Version 2021

Edit Password and Authentication Settings

You can view and edit server-level security settings for passwords and authentication.

The ability to view or edit certain settings is determined by a user's privileges. All necessary privileges are included in the Administrator role by default. You must belong to the System Administrators group to use this feature.

  1. Open the Workstation window.
  2. In the Navigation pane, click Environments.
  3. Right-click a connected environment and choose Properties.
  4. Choose Get Info if you are using a Mac.

  5. In the left pane, click Security Settings.

Fields

Password Settings

Security Level Security Level includes the following password settings. It provides four sets of predefined setting values for the administrator to use. These are Default, Low, Medium, and High. Select Customize from the drop-down list to view the following settings for a customized configuration.

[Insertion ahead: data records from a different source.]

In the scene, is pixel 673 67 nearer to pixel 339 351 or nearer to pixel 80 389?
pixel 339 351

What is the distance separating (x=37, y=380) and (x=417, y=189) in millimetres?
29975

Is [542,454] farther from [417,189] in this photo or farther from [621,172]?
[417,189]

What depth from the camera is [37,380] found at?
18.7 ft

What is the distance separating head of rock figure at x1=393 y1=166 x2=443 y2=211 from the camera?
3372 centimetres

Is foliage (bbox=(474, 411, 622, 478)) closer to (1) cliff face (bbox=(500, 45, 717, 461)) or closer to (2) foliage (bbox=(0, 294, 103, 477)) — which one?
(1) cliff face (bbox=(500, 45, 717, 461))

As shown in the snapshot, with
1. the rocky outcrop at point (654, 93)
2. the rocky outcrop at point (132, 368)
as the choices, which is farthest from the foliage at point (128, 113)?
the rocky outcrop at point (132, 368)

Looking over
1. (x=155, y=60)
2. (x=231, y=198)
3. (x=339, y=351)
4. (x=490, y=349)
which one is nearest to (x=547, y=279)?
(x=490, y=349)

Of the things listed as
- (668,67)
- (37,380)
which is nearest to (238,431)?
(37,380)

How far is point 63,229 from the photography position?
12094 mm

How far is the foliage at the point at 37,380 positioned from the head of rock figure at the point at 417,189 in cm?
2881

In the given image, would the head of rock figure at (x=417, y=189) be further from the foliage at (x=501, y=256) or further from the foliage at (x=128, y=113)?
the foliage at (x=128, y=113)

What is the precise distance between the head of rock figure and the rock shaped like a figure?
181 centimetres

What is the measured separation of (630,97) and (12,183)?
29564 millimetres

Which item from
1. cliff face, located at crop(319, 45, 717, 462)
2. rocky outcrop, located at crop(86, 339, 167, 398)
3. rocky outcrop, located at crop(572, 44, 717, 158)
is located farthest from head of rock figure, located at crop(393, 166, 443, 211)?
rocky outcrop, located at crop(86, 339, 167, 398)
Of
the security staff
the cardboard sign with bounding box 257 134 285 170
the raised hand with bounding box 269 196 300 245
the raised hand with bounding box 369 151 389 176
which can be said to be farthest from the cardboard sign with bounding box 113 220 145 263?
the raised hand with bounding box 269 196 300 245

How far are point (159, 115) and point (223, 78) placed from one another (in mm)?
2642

  • Lock after (failed attempts) Specify the number of failed login attempts allowed. Once a user has this many failed login attempts in a row, the user is locked out of the MicroStrategy account until an administrator unlocks the account. Setting this value to no limit indicates that users are never locked out of their accounts. The default setting is no limit.
  • Allow user login and full name in password When this option is disabled, Intelligence Server ensures that new passwords do not contain the user's login or part of the user's name. This option is enabled by default.
  • Allow rotating characters from last password When this option is disabled, Intelligence Server prevents users from using a password that is a backwards version of the old password. This option is enabled by default.
  • Minimum password length The minimum password length. The minimum value is 0. The maximum value is 999. The default value is 0.
  • Minimum upper case characters in password The minimum number of upper case (A-Z) characters that mist be present in users' passwords. The default value is 0.
  • Minimum lower case characters in password The minimum number of lower case (a-z) characters that must be present in users' passwords. The default value is 0.
  • Minimum numeric characters in password The minimum number of numeric (0-9) characters that must be present in users' passwords. The default value is 0.
  • Minimum special characters in password The minimum number of non-alphanumeric (symbol) characters that must be present in users' passwords. The default value is 0.
  • Minimum number of character changes in password The minimum number of character changes. The minimum value is 0. The maximum value is 999. The default value is 3.
  • Number of past passwords remembered The number of each user's previous passwords that Intelligence Server stores. Intelligence Server prevents users from using a password that is identical to one they have previously used. The minimum value is 0. The maximum value is 999. The default value is 0.
  • Hash iterations for password encryption Select the number of iterations that a password is hashed. This provides even greater security on top of the algorithm by iteratively hashing the hash a configurable number of times. The minimum value is 1000. The maximum value is 1000000. The default value is 10000.

Authentication Settings

Update pass-through credentials on successful login Select to update or disable updating the user's database credentials, LDAP credentials, on a successful MicroStrategy login.

Use public/private key to sign/verify authentication token Enable this toggle button to use a public or private key to sign or verify a token. This requires the setup of a public or private key. This option is disabled by default.

Token Lifetime (Minutes) The lifetime, in minutes, of the token. The minimum value is 1. The maximum value is 99999. The default value is 1440.

Content Settings

Enable custom HTML and JavaScript content in dossiers Enabling this option allows users with the appropriate access to display third-party Web applications or custom HTML and JavaScript directly in the dossier. This option is enabled by default. Although the ability to display Web applications or custom HTML and JavaScript directly in a dossier is governed by user privileges, MicroStrategy recommends disabling these features to ensure a secure environment.